* _TEXT PROVIDED_:
== Segment start ==
Select * from customer where name="S%";

Help Ms. Ravina to run the query by removing the errors and write the correct query.

Answer 2
Correction Required: replace = with LIKE for pattern matching and used the pattern 'S%' to match names starting with S.
SQL
SELECT *
FROM customer
WHERE name LIKE 'S%';
Question 3
3. Write SQL query to add a column totalprice with data type numeric and size 10, 2 in a table product.
Answer 3
SQL
ALTER TABLE product
ADD totalprice NUMERIC(10,2);
Question 4
4. The name column of a table student is given below.
Name
Anu Sharma
Rohan Saini
Deepak Sing
Kannika Goal
Kunal Sharma
Based on the information, find the output of the following queries:
Select name from student where name like "%a";
Select name from student where name like "%h%";
Answer 4
SQL
SELECT name
FROM student
WHERE name LIKE "%a";
Result
Anu Sharma
Kunal Sharma
SQL
SELECT name
FROM student
WHERE name LIKE "%h%";
Result
Anu Sharma
Rohan Saini
Kunal Sharma
Question 5
5. A customer table is created with cno,cname, and address columns. Evaluate the following statement whether it is correct or not?

Delete cname from customer;
Answer 5
The given statement is incorrect because DELETE removes rows, not columns. The desired command to remove a column is:
ALTER TABLE customer
DROP COLUMN cname;
Question 6
6. Shopkeeper needs to change the first name of one of his customers in table customer. Which command should he use for the same?
Answer 6
He should use the UPDATE command to change existing customer data.
SQL
UPDATE customer
SET cname='NewName'
WHERE cno=101;
Question 7
7. Sonal needs to display name of teachers, who have “o” as the third character in their name. She wrote the following query.

Select name
From teacher
Where name ="$$o?";

But the query is not producing the result. Identify the problems.

Answer 7
Problems in given query: = is used instead of LIKE, and wildcard symbols are incorrect.
Corrected SQL:
SELECT name
FROM teacher
WHERE name LIKE '__o%';
Question 8
8. Pooja created a table bank in SQL. Later on, she found that there should have been another column in the table. Which command is used to add column to the table?
Answer 8
Use ALTER TABLE ... ADD to add a new column to an existing table without deleting existing data.
SQL
ALTER TABLE bank
ADD branch VARCHAR(20);
Question 9
9. Surpreeth wants to add two more records of customer in customer table. Which command is used to implement this?
Answer 9
Use INSERT INTO command to add new records.
SQL
INSERT INTO customer
VALUES (201,'Aman','Delhi','9999999999');
INSERT INTO customer
VALUES (202,'Sara','Jaipur','8888888888');
Question 10
10. Deepak wants to remove all rows from the table Bank. But he needs to maintain the structure of the table. Which command is used to implement the same?
Answer 10
To remove all rows but keep table structure, use either command below.
== Segment end ==
[Saved entries]
== Segment start ==
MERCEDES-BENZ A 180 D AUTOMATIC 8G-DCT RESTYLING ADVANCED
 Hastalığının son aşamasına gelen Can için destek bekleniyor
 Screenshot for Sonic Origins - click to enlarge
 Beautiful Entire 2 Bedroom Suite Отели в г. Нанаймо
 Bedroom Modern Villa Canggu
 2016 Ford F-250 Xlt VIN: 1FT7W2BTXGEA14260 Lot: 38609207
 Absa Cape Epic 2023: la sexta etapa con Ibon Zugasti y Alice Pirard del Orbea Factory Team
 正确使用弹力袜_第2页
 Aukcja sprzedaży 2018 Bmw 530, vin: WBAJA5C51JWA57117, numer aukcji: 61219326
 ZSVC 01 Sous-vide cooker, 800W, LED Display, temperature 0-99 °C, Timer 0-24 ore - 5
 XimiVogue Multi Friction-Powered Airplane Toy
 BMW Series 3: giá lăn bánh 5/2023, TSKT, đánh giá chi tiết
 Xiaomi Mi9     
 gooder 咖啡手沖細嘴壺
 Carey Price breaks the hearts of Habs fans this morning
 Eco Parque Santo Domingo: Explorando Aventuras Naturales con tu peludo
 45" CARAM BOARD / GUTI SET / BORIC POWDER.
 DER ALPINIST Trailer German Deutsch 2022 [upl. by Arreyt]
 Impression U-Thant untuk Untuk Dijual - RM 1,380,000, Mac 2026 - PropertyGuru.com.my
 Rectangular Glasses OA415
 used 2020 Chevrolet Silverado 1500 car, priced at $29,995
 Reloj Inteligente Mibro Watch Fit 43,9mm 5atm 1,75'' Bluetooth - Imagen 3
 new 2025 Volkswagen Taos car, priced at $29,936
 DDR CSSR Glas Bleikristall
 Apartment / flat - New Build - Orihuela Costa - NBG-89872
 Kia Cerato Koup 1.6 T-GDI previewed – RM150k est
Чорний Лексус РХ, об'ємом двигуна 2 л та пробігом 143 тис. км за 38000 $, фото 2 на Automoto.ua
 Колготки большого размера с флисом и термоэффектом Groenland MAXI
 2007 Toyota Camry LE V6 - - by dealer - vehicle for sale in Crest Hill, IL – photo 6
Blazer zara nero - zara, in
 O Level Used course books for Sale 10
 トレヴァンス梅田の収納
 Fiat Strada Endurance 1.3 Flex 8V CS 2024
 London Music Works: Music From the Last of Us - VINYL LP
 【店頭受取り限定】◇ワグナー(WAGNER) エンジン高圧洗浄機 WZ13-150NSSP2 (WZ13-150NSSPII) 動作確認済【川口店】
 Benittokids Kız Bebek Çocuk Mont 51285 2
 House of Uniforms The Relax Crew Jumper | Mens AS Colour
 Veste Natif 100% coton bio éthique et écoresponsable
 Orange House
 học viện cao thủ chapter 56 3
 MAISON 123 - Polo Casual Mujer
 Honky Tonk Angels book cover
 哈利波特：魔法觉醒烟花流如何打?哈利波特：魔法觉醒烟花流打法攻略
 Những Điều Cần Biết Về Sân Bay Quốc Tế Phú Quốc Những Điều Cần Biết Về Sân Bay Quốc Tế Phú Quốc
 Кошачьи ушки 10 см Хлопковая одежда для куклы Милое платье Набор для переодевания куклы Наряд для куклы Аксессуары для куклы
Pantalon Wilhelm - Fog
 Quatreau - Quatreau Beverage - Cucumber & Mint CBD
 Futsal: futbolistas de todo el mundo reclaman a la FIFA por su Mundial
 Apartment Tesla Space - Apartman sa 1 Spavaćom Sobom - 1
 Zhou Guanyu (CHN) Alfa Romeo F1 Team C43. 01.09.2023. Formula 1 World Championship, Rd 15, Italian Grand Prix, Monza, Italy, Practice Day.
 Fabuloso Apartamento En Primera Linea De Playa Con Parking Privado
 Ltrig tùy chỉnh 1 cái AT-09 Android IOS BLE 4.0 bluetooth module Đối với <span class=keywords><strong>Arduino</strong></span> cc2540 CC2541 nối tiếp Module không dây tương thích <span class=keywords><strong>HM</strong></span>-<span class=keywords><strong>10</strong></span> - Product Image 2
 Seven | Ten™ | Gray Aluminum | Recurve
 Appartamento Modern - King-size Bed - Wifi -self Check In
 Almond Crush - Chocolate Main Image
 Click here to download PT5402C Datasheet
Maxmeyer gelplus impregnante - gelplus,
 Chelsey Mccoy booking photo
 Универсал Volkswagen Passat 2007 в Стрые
== Segment end ==
* _YOUR ASSIGNMENT_: In the SQL practice text, list every name given in the name column of the student table.

* _OUTPUT_:
Anu Sharma
Rohan Saini
Deepak Sing
Kannika Goal
Kunal Sharma